Türkiye Büyük Millet Meclisi’nin çocukların suça sürüklenme nedenlerinin tüm yönleriyle araştırılması ve koruyucu-önleyici mekanizmaların geliştirilmesi amacıyla bir Meclis Araştırma Komisyonu kurulmasını kararlaştırması, sosyal politika açısından önemli bir dönüm noktasıdır.

Bu karar, uzun süredir kamuoyunun gündeminde yer alan ancak çoğunlukla dar bir güvenlik perspektifiyle ele alınan çocuk suçluluğu meselesini, ilk kez ulusal ölçekte kapsamlı ve sistematik biçimde değerlendirme fırsatı sunmaktadır.
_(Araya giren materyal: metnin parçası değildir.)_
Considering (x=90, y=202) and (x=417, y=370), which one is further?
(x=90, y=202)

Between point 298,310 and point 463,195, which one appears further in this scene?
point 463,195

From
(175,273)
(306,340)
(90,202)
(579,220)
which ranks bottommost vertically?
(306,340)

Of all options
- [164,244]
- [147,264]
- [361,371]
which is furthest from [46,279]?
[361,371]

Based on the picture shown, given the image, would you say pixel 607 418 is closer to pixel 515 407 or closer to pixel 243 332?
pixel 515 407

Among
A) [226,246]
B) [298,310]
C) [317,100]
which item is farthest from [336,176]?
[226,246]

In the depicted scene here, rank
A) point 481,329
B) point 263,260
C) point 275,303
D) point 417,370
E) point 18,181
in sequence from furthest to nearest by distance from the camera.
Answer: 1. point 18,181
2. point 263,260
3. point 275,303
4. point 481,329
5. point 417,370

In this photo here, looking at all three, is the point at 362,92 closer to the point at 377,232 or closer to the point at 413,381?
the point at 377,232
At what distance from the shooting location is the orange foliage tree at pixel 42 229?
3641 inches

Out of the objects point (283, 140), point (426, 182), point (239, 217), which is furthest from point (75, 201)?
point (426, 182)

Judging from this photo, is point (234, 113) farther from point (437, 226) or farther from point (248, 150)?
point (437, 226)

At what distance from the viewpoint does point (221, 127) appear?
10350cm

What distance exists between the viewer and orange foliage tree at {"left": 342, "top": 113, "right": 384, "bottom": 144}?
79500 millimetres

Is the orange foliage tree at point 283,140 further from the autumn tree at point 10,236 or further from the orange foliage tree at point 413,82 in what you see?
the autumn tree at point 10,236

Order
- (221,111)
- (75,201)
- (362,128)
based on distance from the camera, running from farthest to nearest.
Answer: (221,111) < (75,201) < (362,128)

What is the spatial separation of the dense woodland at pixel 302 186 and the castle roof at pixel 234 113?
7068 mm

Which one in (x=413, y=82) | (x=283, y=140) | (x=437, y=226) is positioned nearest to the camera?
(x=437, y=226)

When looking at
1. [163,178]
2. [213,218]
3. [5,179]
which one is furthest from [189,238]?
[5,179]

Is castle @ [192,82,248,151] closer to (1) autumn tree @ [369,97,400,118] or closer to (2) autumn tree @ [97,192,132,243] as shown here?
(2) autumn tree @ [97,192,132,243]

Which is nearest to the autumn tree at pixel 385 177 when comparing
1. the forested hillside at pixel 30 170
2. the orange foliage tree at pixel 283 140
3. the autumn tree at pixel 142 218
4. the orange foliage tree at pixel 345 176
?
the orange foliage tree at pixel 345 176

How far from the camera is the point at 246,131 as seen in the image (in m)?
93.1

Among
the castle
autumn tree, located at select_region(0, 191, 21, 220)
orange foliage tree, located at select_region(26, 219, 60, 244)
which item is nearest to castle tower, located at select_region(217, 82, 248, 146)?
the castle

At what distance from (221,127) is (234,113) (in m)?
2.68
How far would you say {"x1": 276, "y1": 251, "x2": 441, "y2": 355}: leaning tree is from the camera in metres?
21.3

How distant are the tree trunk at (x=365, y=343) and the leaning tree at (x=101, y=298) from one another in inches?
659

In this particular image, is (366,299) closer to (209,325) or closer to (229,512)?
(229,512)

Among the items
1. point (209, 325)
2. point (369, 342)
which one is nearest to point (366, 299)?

Komisyonun kurulması, konunun güvenlik kurumları ile birlikte eğitim, sağlık, sosyal hizmet, yerel yönetimler, psikoloji, sosyoloji ve hukuk gibi çok sayıda alanın ortak sorumluluğu olduğunu kabul eden bütüncül bir yaklaşımın işaretidir.

İşin doğrusu çocukların suça sürüklenmesi, tek bir nedene indirgenemeyecek kadar çok boyutlu, karmaşık ve toplumsal dokunun bütününü ilgilendiren yapısal bir olgudur. Bu nedenle çözümün de çok yönlü olması kaçınılmazdır.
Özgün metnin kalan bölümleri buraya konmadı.